"E naquele dia farei por eles aliança com as bestas-feras do campo e com as aves do céu e com os répteis da terra e da terra tirarei o arco e a espada e a guerra e os farei deitar em segurança"
Textus Receptus
"E naquele dia farei um pacto para eles com as feras do campo, e com as aves do céu, e com as coisas rastejantes do chão; e da terra quebrarei o arco, e a espada, e a batalha, e os farei deitar em segurança. "
O Senhor promete restabelecer a paz e a segurança para o Seu povo, selando uma aliança com toda a criação e removendo os instrumentos de guerra.
Explicação Histórica
O termo hebraico 'berith' (aliança) é usado aqui para descrever um pacto que Deus fará. 'Bestas-feras do campo' (chayot saday), 'aves do céu' (oph ha'shamayim) e 'répteis da terra' (remes ba'adamah) referem-se a toda a vida animal terrestre e aérea. 'O arco, a espada e a guerra' (qesheth wecherev wemilchamah) são metonímias para conflitos e hostilidades.

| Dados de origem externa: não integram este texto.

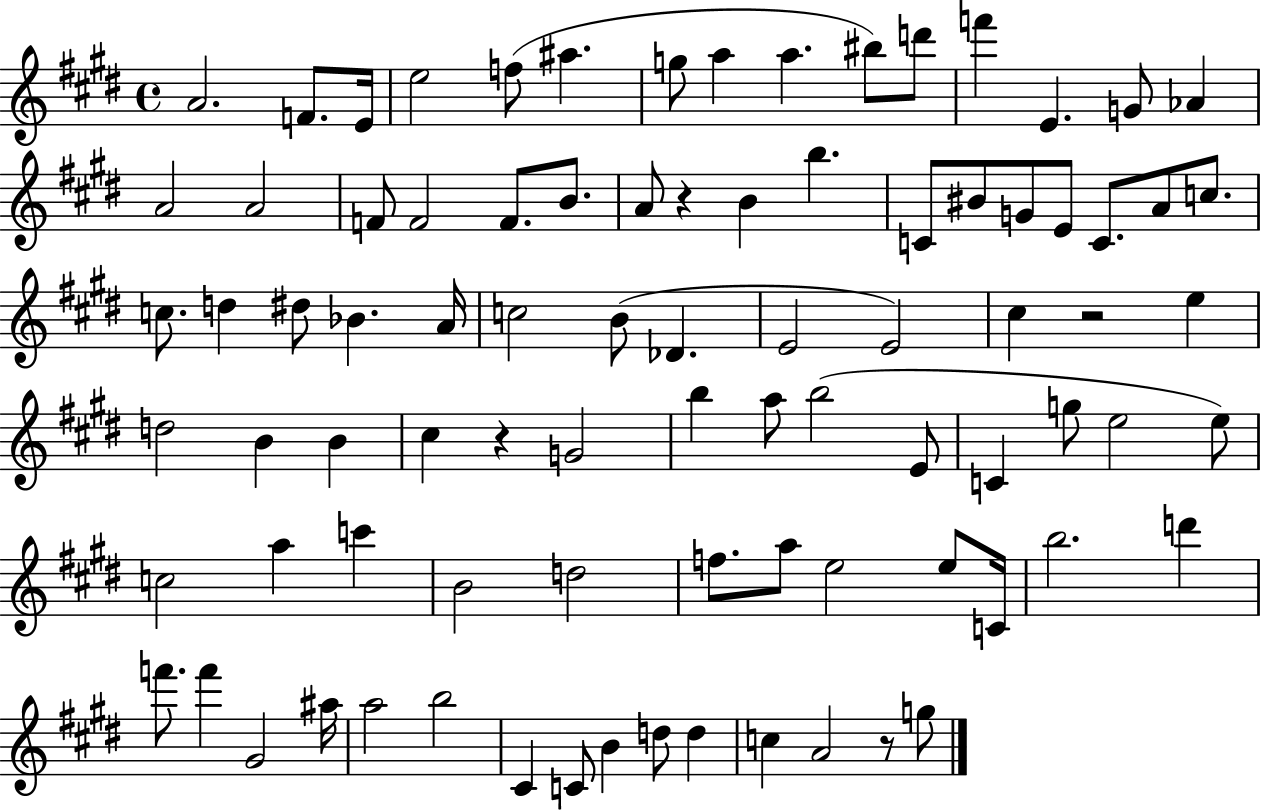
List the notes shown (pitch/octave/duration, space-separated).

A4/h. F4/e. E4/s E5/h F5/e A#5/q. G5/e A5/q A5/q. BIS5/e D6/e F6/q E4/q. G4/e Ab4/q A4/h A4/h F4/e F4/h F4/e. B4/e. A4/e R/q B4/q B5/q. C4/e BIS4/e G4/e E4/e C4/e. A4/e C5/e. C5/e. D5/q D#5/e Bb4/q. A4/s C5/h B4/e Db4/q. E4/h E4/h C#5/q R/h E5/q D5/h B4/q B4/q C#5/q R/q G4/h B5/q A5/e B5/h E4/e C4/q G5/e E5/h E5/e C5/h A5/q C6/q B4/h D5/h F5/e. A5/e E5/h E5/e C4/s B5/h. D6/q F6/e. F6/q G#4/h A#5/s A5/h B5/h C#4/q C4/e B4/q D5/e D5/q C5/q A4/h R/e G5/e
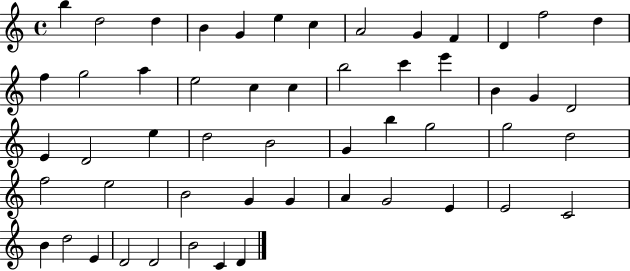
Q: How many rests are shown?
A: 0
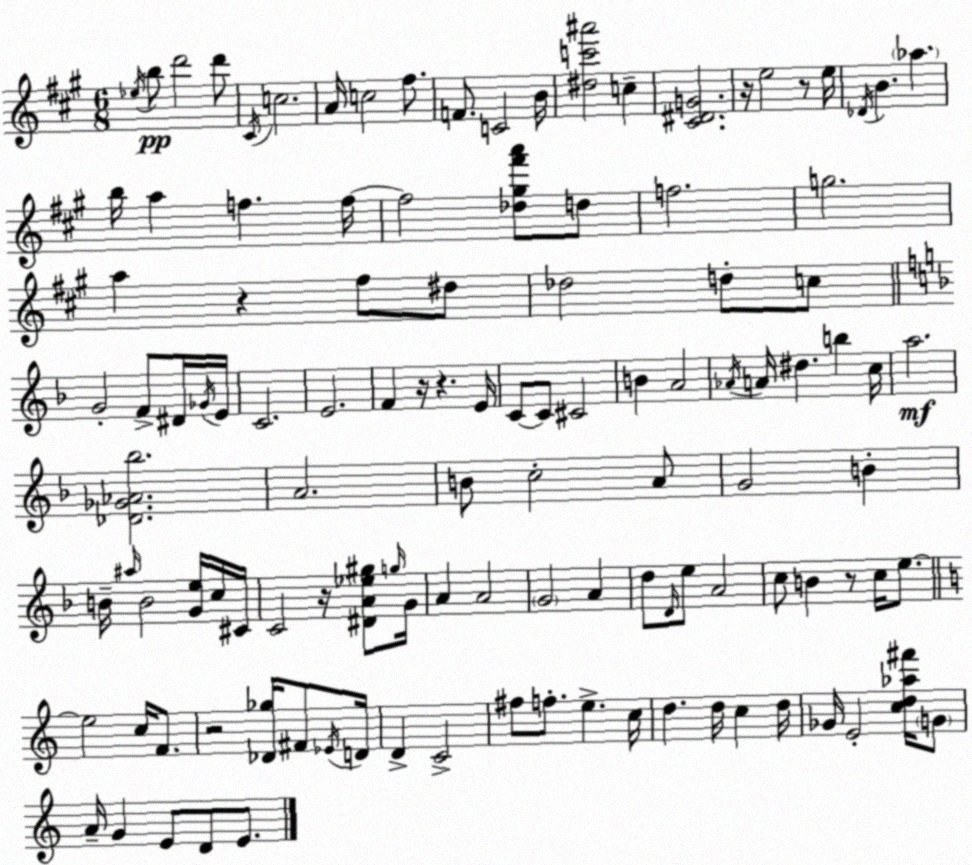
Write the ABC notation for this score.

X:1
T:Untitled
M:6/8
L:1/4
K:A
_e/4 b/2 d'2 d'/2 ^C/4 c2 A/4 c2 ^f/2 F/2 C2 B/4 [^dc'^a']2 c [^C^DG]2 z/4 e2 z/2 e/4 _D/4 B _a b/4 a f f/4 f2 [_d^g^f'a']/2 d/2 f2 g2 a z ^f/2 ^d/2 _d2 d/2 c/2 G2 F/2 ^D/4 _G/4 E/4 C2 E2 F z/4 z E/4 C/2 C/2 ^C2 B A2 _A/4 A/4 ^d b c/4 a2 [_D_G_A_b]2 A2 B/2 c2 A/2 G2 B B/4 ^a/4 B2 [Ge]/4 c/4 ^C/4 C2 z/4 [^DA_e^g]/2 g/4 G/4 A A2 G2 A d/2 D/4 e/2 A2 c/2 B z/2 c/4 e/2 e2 c/4 F/2 z2 [_D_g]/4 ^F/2 _E/4 D/4 D C2 ^f/2 f/2 e c/4 d d/4 c d/4 _G/4 E2 [cd_a^f']/4 G/2 A/4 G E/2 D/2 E/2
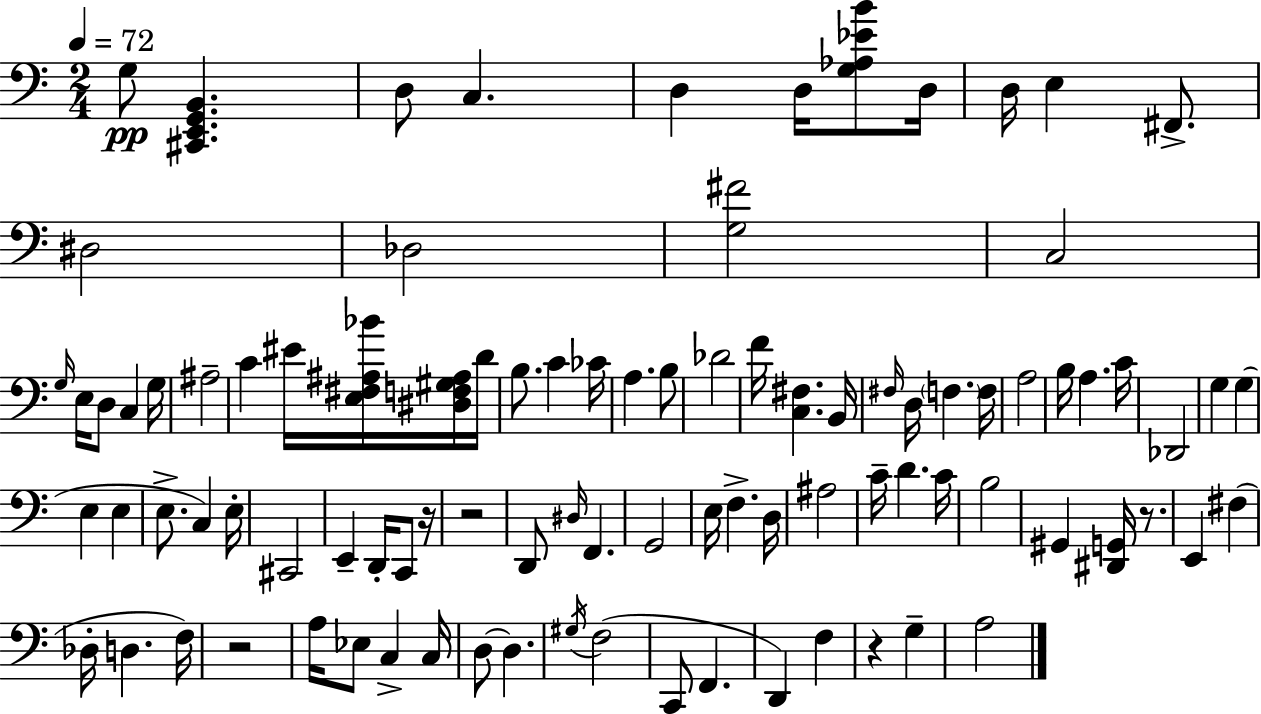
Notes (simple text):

G3/e [C#2,E2,G2,B2]/q. D3/e C3/q. D3/q D3/s [G3,Ab3,Eb4,B4]/e D3/s D3/s E3/q F#2/e. D#3/h Db3/h [G3,F#4]/h C3/h G3/s E3/s D3/e C3/q G3/s A#3/h C4/q EIS4/s [E3,F#3,A#3,Bb4]/s [D#3,F3,G#3,A#3]/s D4/s B3/e. C4/q CES4/s A3/q. B3/e Db4/h F4/s [C3,F#3]/q. B2/s F#3/s D3/s F3/q. F3/s A3/h B3/s A3/q. C4/s Db2/h G3/q G3/q E3/q E3/q E3/e. C3/q E3/s C#2/h E2/q D2/s C2/e R/s R/h D2/e D#3/s F2/q. G2/h E3/s F3/q. D3/s A#3/h C4/s D4/q. C4/s B3/h G#2/q [D#2,G2]/s R/e. E2/q F#3/q Db3/s D3/q. F3/s R/h A3/s Eb3/e C3/q C3/s D3/e D3/q. G#3/s F3/h C2/e F2/q. D2/q F3/q R/q G3/q A3/h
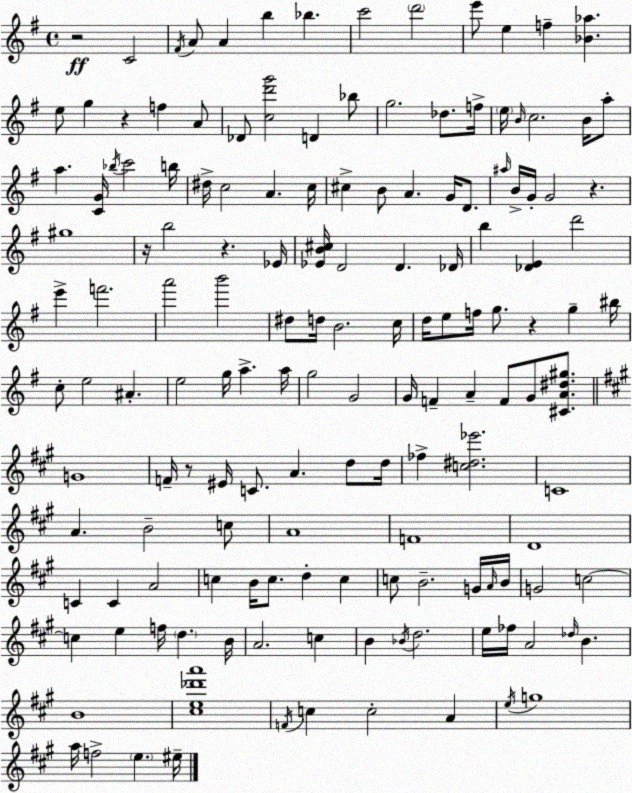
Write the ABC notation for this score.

X:1
T:Untitled
M:4/4
L:1/4
K:Em
z2 C2 ^F/4 A/2 A b _b c'2 d'2 e'/2 e f [_B_a] e/2 g z f A/2 _D/2 [cd'g']2 D _b/2 g2 _d/2 f/4 e/4 B/4 c2 B/4 a/2 a [CG]/4 _b/4 c'2 b/4 ^d/4 c2 A c/4 ^c B/2 A G/4 D/2 ^a/4 B/4 G/4 G2 z ^g4 z/4 b2 z _E/4 [_EB^c]/4 D2 D _D/4 b [_DE] d'2 e' f'2 a'2 b'2 ^d/2 d/4 B2 c/4 d/4 e/2 f/4 g/2 z g ^b/4 c/2 e2 ^A e2 g/4 a a/4 g2 G2 G/4 F A F/2 G/2 [^CA^d^g]/2 G4 F/4 z/2 ^E/4 C/2 A d/2 d/4 _f [c^d_e']2 C4 A B2 c/2 A4 F4 D4 C C A2 c B/4 c/2 d c c/2 B2 G/4 A/4 B/4 G2 c2 c e f/4 d B/4 A2 c B _B/4 d2 e/4 _f/4 A2 _d/4 B B4 [^ce_d'a']4 F/4 c c2 A e/4 g4 a/4 f2 e ^e/4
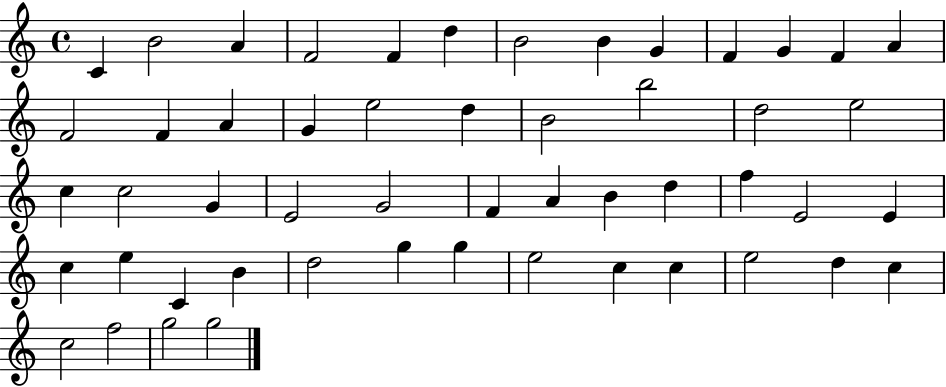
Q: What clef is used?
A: treble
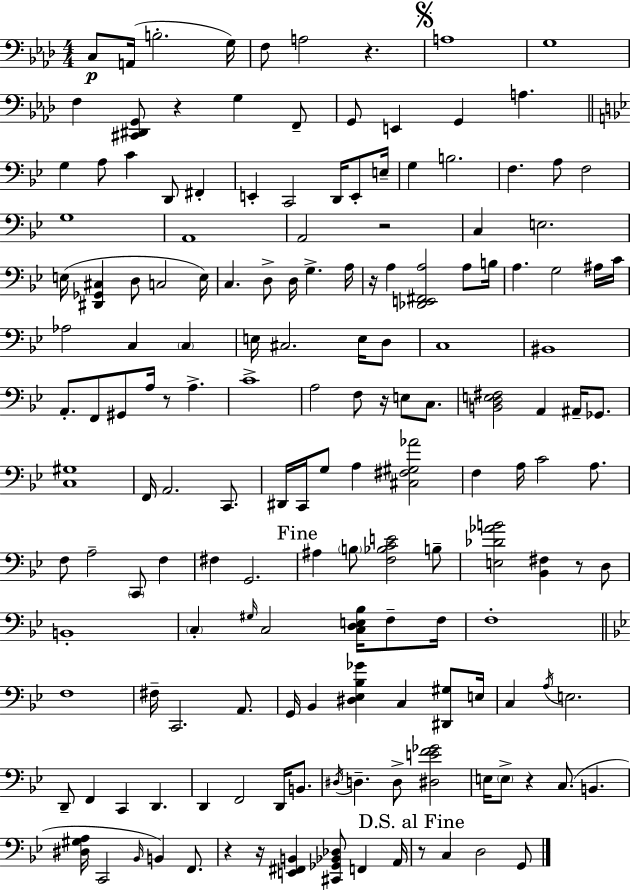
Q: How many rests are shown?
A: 11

A expressão 'tirarei... da terra' (ha'shavati min ha'aretz) significa remover completamente, abolir.
Interpretação Doutrinária
Este texto demonstra a soberania de Deus sobre toda a criação e Sua capacidade de restaurar a ordem e a paz. Para a doutrina pentecostal, a aliança de Deus é eterna e se cumpre em Jesus Cristo (Hebreus 13:20). A paz prometida aponta para a paz que o crente tem com Deus através da redenção e para a paz futura no reino milenar de Cristo, onde a hostilidade entre homem e natureza cessará (Isaías 11:6-9). A segurança mencionada reflete a segurança encontrada na salvação em Cristo.
Aplicação Prática
Ainda que a paz completa e a ausência de guerra só se concretizem plenamente no futuro, o crente hoje pode experimentar a paz de Deus (Filipenses 4:7) em meio às tribulações, confiando na aliança divina selada pelo sangue de Jesus. Devemos buscar a santificação, que nos afasta da 'guerra' do pecado e nos alinha à vontade de Deus, vivendo em segurança sob Sua proteção.
Precauções de Leitura
Não se deve interpretar a aliança com os animais como uma permissão para desconsiderar a mordomia da criação ou uma justificativa para negligenciar a segurança humana em cenários de perigo real. A remoção da guerra é um evento escatológico que não anula a necessidade de vigilância e justiça neste presente século.